:: GIVEN TEXT ::
§
1. Chicken Sausages Production
Sausages are defined as minced, seasoned meats stuffed into casings, which may be smoked, cured, fermented, or heated. They are made from any edible part of a slaughtered, veterinary-inspected animal, combined with non-meat ingredients.
As comminuted meat products, sausages are typically salted, seasoned, or spiced, and recognized as emulsified, stuffed, linked, smoked, and cooked products. Based on characteristics and processing methods, they are categorized into fresh, cured, and fermented sausages.
2. Chicken Suya and Kilishi Preparation
Suya, a Hausa term meaning “to fry” or “fried meat,” is an intermediate-moisture meat product, easy to prepare and highly relished. Originally made from beef and later extended to other ruminants, suya production now includes non-ruminant animals like poultry.
Suya and kilishi are produced by roasting spiced, salted meat slices or strips, typically beef. Kilishi differs from suya due to its lower moisture content (6-14% versus 25-35%) and lack of roasting.
§
:: RECORD EXCERPTS ::
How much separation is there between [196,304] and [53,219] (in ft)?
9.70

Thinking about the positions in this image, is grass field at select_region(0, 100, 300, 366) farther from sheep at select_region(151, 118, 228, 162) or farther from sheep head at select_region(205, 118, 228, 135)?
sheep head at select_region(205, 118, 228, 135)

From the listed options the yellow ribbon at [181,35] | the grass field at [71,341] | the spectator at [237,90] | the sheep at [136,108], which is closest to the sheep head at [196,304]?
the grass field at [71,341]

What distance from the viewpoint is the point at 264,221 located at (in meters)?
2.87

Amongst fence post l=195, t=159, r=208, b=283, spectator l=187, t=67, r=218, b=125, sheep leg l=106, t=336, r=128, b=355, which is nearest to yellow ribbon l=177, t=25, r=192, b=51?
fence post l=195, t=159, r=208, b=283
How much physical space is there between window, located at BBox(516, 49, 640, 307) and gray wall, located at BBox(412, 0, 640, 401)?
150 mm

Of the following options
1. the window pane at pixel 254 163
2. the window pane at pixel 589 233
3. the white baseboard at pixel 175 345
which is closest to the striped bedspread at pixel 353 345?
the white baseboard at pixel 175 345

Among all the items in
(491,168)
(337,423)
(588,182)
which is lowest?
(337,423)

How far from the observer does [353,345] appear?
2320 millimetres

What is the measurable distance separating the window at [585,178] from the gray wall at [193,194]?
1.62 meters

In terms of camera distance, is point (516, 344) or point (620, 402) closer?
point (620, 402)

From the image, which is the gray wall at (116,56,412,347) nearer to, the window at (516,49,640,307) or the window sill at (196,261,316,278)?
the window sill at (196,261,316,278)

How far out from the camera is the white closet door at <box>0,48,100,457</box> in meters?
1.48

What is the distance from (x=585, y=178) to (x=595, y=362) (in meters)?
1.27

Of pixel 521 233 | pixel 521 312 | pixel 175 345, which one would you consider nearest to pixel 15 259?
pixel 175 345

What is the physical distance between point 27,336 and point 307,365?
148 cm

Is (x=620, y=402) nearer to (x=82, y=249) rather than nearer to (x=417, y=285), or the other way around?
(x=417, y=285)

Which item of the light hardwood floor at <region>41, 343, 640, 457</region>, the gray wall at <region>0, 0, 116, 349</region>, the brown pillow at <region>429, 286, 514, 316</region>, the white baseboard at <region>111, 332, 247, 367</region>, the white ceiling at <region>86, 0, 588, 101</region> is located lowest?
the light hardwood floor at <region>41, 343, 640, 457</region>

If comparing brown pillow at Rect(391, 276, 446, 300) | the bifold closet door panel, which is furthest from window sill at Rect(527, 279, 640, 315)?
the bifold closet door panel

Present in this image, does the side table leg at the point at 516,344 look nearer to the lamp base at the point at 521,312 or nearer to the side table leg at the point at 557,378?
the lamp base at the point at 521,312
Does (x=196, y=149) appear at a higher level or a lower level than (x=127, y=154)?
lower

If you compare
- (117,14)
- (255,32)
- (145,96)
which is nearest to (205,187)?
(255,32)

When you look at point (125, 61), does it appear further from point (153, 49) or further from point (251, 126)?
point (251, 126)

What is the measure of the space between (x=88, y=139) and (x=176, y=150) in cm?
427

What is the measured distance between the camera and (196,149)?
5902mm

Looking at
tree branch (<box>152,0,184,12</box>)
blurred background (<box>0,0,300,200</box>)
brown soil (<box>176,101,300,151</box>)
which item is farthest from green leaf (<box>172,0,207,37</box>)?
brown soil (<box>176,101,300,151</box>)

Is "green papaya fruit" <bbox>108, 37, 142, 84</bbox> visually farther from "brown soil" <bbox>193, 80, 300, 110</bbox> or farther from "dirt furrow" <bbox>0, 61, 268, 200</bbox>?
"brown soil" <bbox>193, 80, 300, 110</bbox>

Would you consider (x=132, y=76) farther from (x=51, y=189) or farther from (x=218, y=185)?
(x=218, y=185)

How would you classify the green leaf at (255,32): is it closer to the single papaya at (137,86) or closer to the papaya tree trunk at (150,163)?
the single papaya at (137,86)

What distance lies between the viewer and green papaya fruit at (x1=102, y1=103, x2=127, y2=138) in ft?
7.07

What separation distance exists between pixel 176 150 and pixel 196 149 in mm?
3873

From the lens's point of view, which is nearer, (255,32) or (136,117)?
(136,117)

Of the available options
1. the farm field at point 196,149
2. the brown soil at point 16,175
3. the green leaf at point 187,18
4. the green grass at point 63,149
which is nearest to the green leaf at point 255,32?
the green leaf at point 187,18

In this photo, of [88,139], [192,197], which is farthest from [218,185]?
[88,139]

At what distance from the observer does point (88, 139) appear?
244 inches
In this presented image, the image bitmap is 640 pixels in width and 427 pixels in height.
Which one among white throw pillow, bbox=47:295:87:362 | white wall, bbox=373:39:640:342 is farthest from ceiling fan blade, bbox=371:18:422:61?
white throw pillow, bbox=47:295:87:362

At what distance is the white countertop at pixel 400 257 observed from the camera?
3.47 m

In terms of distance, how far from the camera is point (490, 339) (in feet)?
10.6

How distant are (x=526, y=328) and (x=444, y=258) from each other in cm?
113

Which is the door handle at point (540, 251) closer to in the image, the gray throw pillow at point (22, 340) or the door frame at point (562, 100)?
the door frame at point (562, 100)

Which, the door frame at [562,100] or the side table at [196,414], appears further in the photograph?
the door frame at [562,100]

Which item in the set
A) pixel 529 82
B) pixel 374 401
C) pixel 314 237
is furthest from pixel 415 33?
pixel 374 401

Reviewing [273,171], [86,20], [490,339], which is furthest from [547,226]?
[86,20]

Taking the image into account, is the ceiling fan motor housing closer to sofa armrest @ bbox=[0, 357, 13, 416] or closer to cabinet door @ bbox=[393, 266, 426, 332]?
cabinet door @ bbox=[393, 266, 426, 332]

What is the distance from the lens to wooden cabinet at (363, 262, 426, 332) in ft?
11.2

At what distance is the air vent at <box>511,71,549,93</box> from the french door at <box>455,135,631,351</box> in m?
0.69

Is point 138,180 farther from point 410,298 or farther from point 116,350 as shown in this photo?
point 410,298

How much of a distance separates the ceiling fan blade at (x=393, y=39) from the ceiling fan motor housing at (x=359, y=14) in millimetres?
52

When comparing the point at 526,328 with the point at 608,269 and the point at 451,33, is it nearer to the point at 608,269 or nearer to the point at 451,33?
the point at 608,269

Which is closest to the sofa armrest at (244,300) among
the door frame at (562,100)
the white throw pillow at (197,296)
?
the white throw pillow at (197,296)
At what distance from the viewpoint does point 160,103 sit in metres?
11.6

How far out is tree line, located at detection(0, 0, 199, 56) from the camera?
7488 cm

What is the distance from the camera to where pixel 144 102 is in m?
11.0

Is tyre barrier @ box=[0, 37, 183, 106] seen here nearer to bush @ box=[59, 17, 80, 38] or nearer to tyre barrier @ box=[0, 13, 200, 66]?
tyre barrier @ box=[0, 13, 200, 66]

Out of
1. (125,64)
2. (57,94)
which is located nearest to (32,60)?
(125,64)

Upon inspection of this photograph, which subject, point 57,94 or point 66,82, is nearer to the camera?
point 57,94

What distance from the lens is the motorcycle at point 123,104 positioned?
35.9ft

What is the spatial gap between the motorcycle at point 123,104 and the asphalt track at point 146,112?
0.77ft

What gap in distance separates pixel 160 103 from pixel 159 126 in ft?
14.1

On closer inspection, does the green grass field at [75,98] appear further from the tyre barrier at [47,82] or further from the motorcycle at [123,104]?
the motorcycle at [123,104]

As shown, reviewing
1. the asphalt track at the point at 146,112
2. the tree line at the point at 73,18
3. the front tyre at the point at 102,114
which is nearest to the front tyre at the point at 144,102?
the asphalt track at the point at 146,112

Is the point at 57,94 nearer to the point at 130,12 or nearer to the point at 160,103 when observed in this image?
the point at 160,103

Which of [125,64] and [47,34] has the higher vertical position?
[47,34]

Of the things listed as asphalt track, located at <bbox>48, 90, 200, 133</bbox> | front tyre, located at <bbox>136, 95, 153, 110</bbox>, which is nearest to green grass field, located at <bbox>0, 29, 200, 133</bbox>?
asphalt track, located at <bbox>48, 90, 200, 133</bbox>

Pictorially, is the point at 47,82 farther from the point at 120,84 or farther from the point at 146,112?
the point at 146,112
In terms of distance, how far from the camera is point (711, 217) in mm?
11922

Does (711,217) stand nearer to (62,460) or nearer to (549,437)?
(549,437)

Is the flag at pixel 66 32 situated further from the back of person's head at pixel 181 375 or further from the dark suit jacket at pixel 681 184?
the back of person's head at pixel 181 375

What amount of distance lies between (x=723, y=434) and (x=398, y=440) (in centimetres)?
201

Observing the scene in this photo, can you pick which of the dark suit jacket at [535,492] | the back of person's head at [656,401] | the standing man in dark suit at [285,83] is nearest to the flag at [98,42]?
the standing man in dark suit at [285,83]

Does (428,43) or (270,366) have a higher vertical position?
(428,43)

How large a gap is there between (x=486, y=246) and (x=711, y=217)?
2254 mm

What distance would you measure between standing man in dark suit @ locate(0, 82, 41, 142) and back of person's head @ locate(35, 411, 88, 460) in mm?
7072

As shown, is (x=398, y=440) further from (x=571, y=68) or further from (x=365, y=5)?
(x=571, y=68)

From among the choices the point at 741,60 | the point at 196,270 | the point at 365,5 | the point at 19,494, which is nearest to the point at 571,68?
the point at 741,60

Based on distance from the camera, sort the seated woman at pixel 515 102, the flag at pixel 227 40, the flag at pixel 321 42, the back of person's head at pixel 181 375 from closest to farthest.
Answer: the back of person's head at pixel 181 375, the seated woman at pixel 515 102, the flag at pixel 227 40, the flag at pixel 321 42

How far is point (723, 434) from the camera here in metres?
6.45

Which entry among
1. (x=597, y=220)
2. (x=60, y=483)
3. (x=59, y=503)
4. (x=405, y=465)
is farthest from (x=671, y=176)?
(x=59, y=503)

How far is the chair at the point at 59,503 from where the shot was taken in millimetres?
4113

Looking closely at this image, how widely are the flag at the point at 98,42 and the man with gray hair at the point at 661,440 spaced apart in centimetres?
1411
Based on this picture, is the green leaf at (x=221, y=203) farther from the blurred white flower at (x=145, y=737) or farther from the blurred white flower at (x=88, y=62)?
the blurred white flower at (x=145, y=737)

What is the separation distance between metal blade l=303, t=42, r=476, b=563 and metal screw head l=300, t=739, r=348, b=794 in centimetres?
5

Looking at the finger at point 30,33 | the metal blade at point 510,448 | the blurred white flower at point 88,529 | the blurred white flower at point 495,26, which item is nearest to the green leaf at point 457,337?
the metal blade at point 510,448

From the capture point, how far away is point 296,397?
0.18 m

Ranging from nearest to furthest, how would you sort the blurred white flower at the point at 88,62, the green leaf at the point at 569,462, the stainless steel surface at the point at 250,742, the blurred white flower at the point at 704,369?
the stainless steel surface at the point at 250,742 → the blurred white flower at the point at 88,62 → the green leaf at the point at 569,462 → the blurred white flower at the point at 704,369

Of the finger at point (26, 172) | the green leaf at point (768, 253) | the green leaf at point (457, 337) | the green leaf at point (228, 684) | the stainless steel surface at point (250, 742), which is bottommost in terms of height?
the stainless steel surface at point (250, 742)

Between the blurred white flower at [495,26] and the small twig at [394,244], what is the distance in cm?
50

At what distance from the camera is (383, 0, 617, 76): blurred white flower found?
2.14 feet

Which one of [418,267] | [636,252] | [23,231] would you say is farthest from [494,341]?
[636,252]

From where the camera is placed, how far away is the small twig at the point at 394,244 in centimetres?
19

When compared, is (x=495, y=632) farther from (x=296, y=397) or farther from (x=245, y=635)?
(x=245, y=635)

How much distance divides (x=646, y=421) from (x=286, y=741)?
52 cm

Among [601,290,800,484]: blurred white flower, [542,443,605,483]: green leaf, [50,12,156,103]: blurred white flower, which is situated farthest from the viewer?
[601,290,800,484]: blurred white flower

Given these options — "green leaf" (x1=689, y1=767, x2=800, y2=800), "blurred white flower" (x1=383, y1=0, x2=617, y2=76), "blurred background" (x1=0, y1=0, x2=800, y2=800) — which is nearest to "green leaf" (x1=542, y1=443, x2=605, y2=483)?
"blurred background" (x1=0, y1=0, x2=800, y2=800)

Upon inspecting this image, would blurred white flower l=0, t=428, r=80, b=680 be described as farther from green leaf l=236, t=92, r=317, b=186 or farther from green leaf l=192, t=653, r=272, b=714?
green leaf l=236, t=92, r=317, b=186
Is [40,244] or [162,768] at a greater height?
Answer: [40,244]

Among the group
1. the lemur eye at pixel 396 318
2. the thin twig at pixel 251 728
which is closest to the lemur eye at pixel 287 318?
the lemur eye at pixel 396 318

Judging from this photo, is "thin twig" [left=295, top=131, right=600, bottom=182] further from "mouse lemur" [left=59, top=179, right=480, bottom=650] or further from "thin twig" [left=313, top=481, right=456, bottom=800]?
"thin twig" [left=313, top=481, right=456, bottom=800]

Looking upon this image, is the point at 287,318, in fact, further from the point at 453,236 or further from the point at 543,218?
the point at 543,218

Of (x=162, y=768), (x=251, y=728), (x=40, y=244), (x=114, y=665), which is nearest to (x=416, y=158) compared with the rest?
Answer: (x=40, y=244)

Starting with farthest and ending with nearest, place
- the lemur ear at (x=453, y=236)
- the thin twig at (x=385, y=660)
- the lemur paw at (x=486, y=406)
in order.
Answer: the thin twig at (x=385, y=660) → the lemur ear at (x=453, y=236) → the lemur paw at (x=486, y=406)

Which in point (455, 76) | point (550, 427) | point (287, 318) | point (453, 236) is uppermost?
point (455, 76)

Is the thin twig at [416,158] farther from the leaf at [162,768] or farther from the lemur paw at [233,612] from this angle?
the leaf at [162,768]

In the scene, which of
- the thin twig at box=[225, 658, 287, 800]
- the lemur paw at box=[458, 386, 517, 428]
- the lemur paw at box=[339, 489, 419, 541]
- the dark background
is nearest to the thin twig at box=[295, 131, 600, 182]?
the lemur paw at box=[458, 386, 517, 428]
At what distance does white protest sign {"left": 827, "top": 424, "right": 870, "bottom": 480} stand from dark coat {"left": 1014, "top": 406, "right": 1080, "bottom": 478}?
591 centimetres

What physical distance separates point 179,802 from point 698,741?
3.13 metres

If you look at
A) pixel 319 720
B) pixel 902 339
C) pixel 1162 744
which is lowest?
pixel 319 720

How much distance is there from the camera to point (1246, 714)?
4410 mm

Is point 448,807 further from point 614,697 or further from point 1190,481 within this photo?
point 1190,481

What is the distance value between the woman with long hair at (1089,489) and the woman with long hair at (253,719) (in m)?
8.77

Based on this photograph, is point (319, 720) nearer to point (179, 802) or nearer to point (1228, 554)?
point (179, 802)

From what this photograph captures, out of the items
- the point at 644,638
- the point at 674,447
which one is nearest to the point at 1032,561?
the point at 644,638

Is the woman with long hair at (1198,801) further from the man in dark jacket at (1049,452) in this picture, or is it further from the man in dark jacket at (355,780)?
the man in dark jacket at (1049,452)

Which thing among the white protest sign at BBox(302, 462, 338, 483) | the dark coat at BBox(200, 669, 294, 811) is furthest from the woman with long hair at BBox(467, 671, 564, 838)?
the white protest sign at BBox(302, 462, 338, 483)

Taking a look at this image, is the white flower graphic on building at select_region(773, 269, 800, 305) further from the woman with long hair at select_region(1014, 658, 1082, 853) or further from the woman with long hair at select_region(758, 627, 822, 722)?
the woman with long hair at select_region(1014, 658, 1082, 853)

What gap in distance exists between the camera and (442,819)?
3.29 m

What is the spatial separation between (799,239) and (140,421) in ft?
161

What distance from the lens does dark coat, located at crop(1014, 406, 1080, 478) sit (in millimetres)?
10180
§
:: SET TASK ::
Carry on the passage about chicken sausages, suya and kilishi from its final sentence.

:: FINAL RESULT ::
Dambu-nama, a Nigerian traditionally spiced, cooked, pounded, shredded, and dried meat product, is commonly made from beef, goat meat, mutton, or camel meat and is popular in Northern Nigeria. It developed as a preservation method for meat among Hausa and Fulani herdsmen in the absence of refrigerated storage.
3. Marinated Poultry Processing
Most recipes for marinating poultry recommend 6 to 24 hours. Prolonged marination beyond two days may break down meat fibers, resulting in a mushy texture. Marination must occur in the refrigerator, and used marinade should be boiled if applied during grilling. Saving used marinade is not advised.
Storage, Cooking, and Nutritive Value of Poultry Meat
1.Storage Period for Poultry Meat
If kept frozen continuously, chicken remains safe indefinitely, rendering package expiration dates irrelevant post-freezing. For optimal quality, taste, and texture, whole raw chicken should be frozen for up to one year, parts for 9 months, and giblets or ground chicken for 3 to 4 months.
Cooked chicken maintains best quality if frozen for up to 4 months, poultry casseroles or pieces covered with broth or gravy for 6 months, and chicken nuggets or patties for 1 to 3 months.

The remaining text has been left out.